# Work required
Exactly as written, copy every line from the one containing "Modern open-plan living" through the end of the records, with the pictures left out.

# Dataset extract
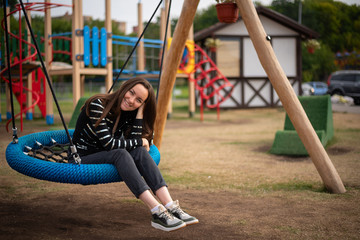 authentic portrait of a young smiling woman on a hanging swing, the concept of freedom, day off,...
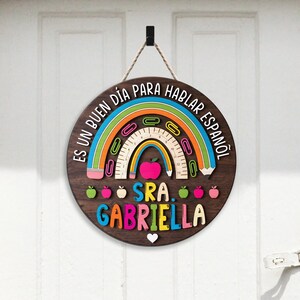 May include: A round wooden sign with the text "ES UN BUEN D&Iacute;A PARA HABLAR ESPA&Ntilde;OL" and "SRA. GABRIELLA". The sign features a rainbow, apple, pencil, and paperclip design. It is hanging from a black hook with a rope.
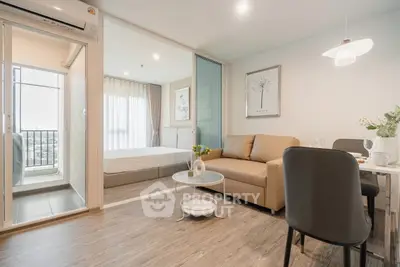 Modern open-plan living room with elegant decor and balcony view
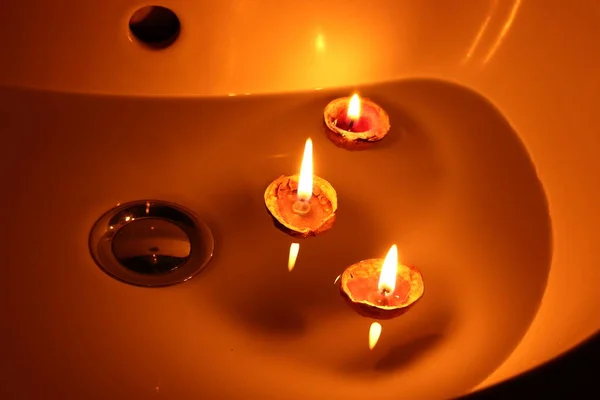 Три Свічки Плавають Поверхні Води Ванній Кімнаті Раковині Помаранчевий Фон — стокове фото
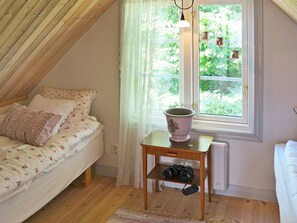A cozy bedroom with a sloped ceiling, a bed with floral bedding, a window with a view of greenery, a small table with a vase and a camera, and a radiator.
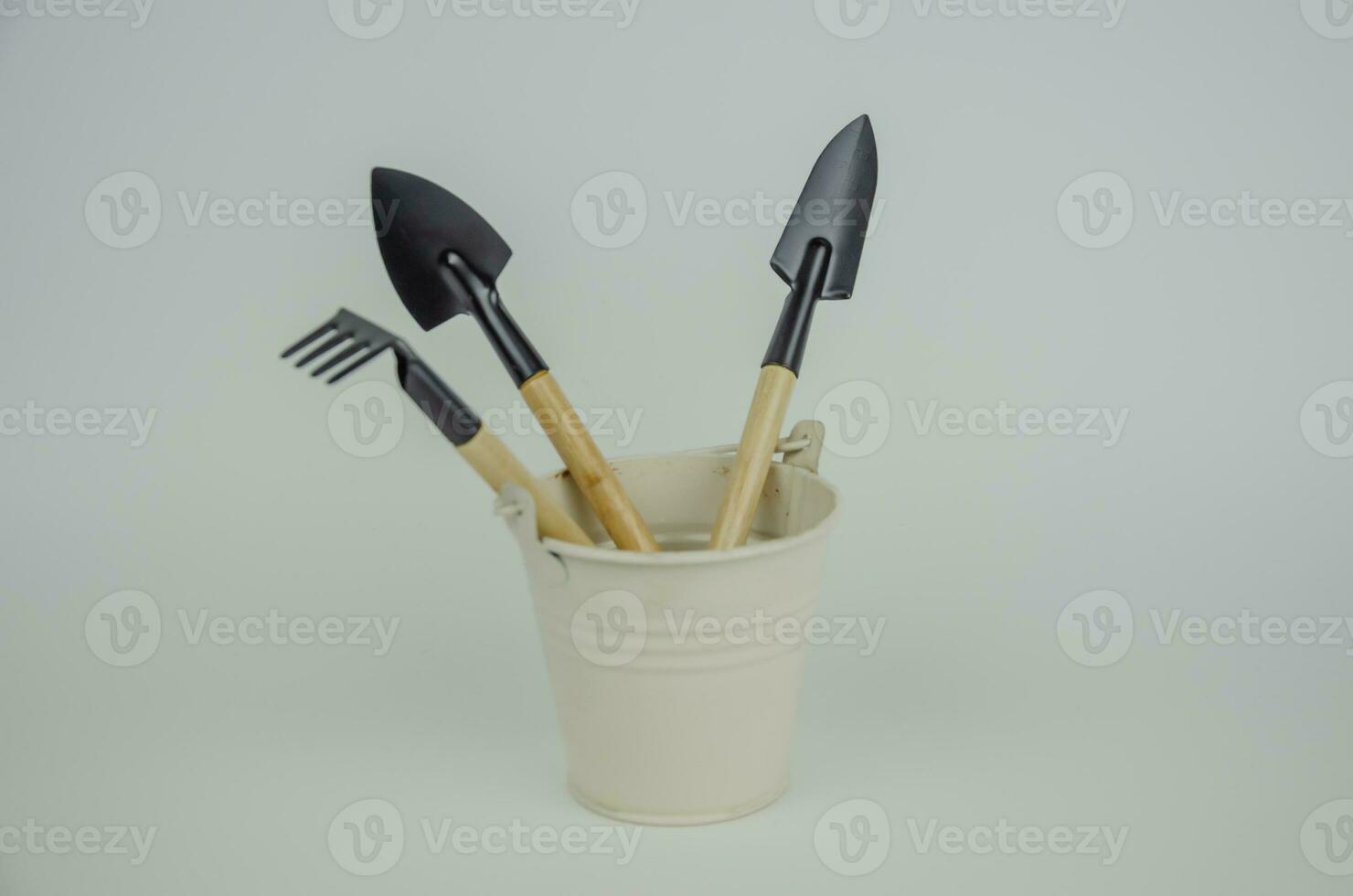 Garden tool in a white bucket on a light background photo
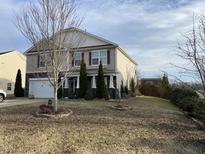 Charming two-story home featuring red shutters, manicured landscaping, and a welcoming front yard at 401 Lawton Dr, Haw River, NC 27258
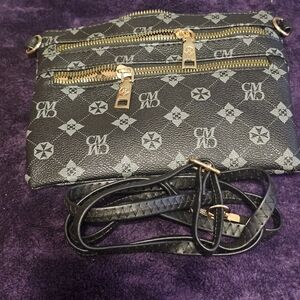 Black Crossbody Bag with Gold Zippers With Two Front Zipper Packets.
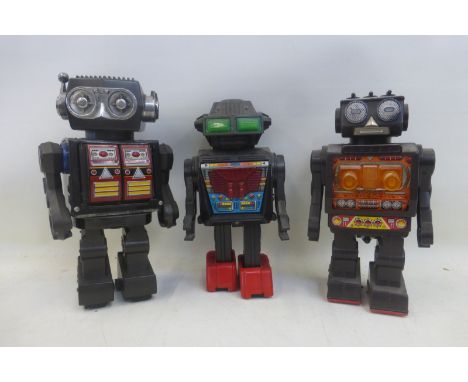 A Japanese part tinplate Mr Galaxy robot and two fighter robots. 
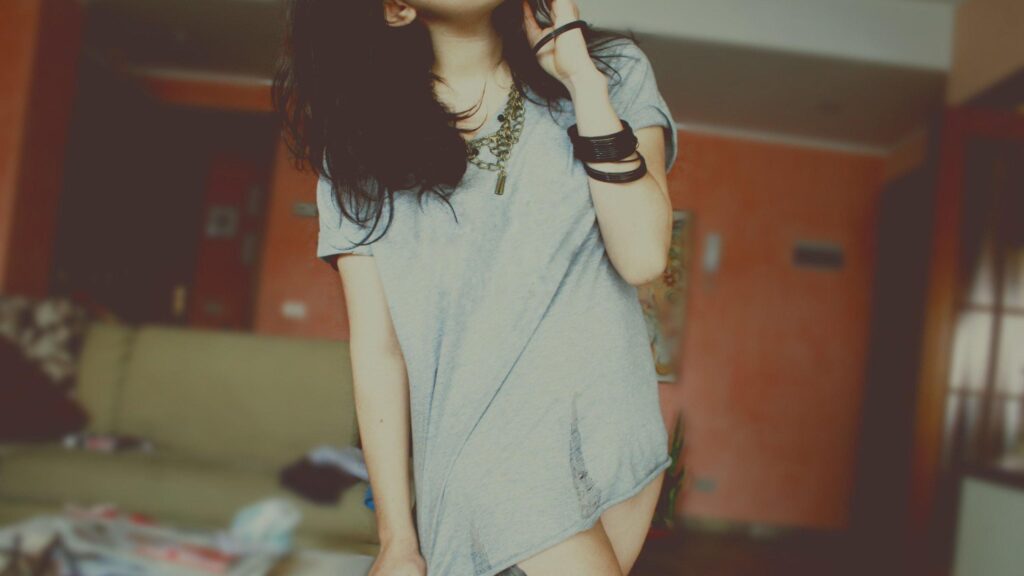 Stylish Young Woman in Casual Grey T-Shirt and Jewelry Desktop Wallpaper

# Result of this exercise
 Modern open-plan living room with elegant decor and balcony view
 Три Свічки Плавають Поверхні Води Ванній Кімнаті Раковині Помаранчевий Фон — стокове фото
A cozy bedroom with a sloped ceiling, a bed with floral bedding, a window with a view of greenery, a small table with a vase and a camera, and a radiator.
 Garden tool in a white bucket on a light background photo
 Charming two-story home featuring red shutters, manicured landscaping, and a welcoming front yard at 401 Lawton Dr, Haw River, NC 27258
 Black Crossbody Bag with Gold Zippers With Two Front Zipper Packets.
 A Japanese part tinplate Mr Galaxy robot and two fighter robots. 
 Stylish Young Woman in Casual Grey T-Shirt and Jewelry Desktop Wallpaper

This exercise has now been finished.